▸ GIVEN INSTRUCTION:
Reproduce the items from the line containing "What total distance" through the end of the items, with "trail" replaced by "path" and all other text left unchanged.

[STORED DATA start]

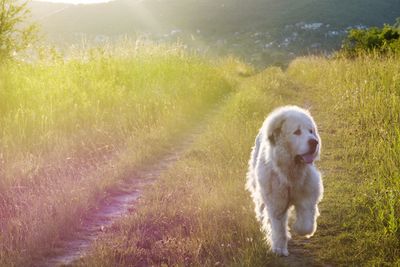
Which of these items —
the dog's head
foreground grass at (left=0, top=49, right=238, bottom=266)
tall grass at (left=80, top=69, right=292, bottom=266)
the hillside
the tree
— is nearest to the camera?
tall grass at (left=80, top=69, right=292, bottom=266)

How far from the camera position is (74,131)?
8.96 meters

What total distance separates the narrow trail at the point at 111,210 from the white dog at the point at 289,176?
192 centimetres

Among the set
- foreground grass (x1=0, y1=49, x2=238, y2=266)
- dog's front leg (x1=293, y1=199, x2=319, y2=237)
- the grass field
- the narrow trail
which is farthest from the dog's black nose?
foreground grass (x1=0, y1=49, x2=238, y2=266)

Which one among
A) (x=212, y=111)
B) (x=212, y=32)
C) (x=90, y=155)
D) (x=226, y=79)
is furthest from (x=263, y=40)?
A: (x=90, y=155)

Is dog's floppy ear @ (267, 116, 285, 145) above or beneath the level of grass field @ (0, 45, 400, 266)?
above

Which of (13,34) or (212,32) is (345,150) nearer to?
(13,34)

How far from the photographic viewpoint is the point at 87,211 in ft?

[STORED DATA end]

▸ RESULT OF THE EXERCISE:
What total distance separates the narrow path at the point at 111,210 from the white dog at the point at 289,176?
192 centimetres

Among the set
- foreground grass (x1=0, y1=49, x2=238, y2=266)
- dog's front leg (x1=293, y1=199, x2=319, y2=237)
- the grass field
- the narrow path
which is farthest from the dog's black nose?
foreground grass (x1=0, y1=49, x2=238, y2=266)

Which one among
A) (x=212, y=111)
B) (x=212, y=32)
C) (x=90, y=155)
D) (x=226, y=79)
is furthest from (x=263, y=40)?
A: (x=90, y=155)

Is dog's floppy ear @ (267, 116, 285, 145) above or beneath the level of grass field @ (0, 45, 400, 266)?
above

Which of (13,34) or (212,32) is (345,150) nearer to?
(13,34)

How far from the photographic viewpoint is the point at 87,211 in ft?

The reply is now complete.